Sarah Aaronsohn and her family were Zionists, Jews who believe that Jewish people should have a national homeland, rather than living as ethnic and religious minorities in other countries. Zionism got its start in the United States and Europe in the late nineteenth century, led by Jewish thinkers such as the Hungarian Theodor Herzl, the German Max Nordau, and the British Israel Zangwill. Constant outbreaks of antiJewish violence made life intolerable for many European Jews, and some began to think that the solution might be for Jews to create a new homeland of their own. These thinkers called themselves Zionists, because Zion was one of the names of the ancient biblical Jewish homeland.

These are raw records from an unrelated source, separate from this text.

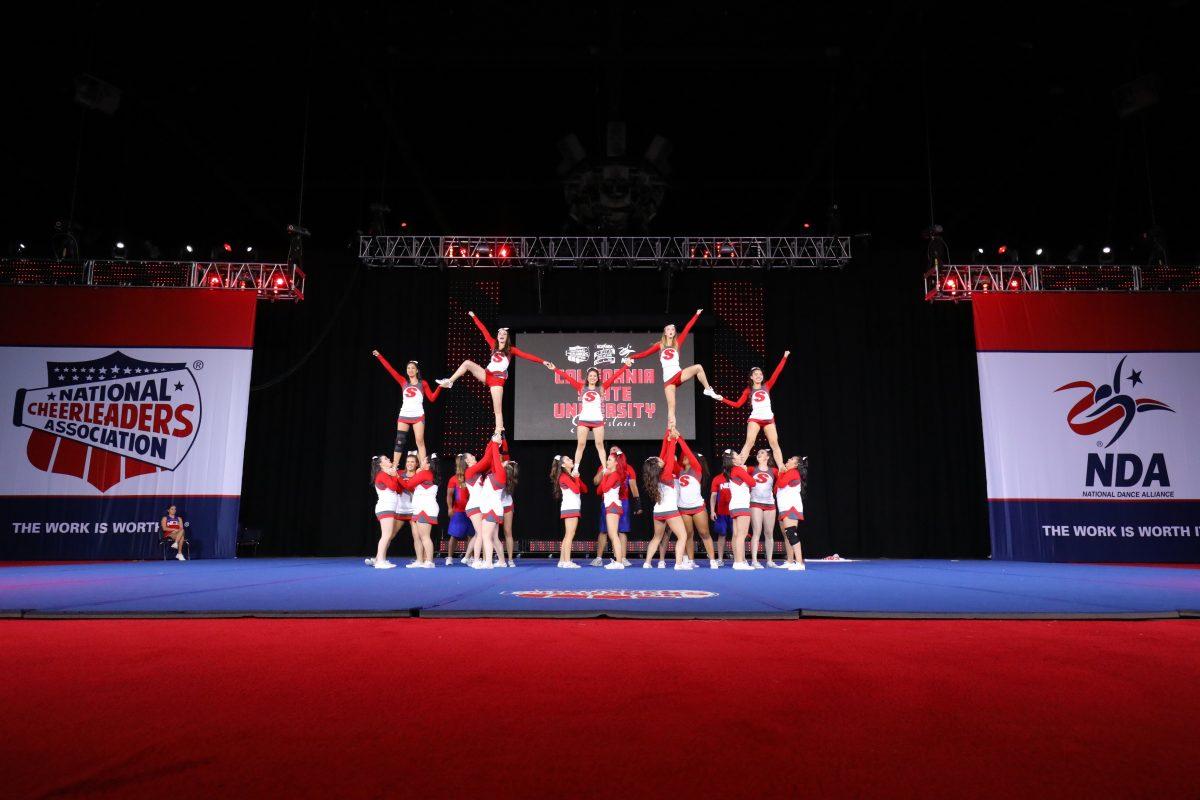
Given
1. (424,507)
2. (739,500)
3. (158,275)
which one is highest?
(158,275)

The first Zionist World Congress took place in Basel, Switzerland, in 1897. Among the topics debated was the location of the new homeland. While some insisted that Palestine was the only logical place, others spoke in favor of areas in South America or Africa. Some questioned whether it was fair for Jewish settlers to take over a land where other people were living. Still other Jewish leaders objected to the whole idea of Zionism, saying that instead of leaving the countries they lived in and establishing a new state, Jews should fight for acceptance and full citizen rights for Jewish people in every country. More than a century after the Zionist World Congress first met, these same issues still arise as problems whenever Zionism is discussed.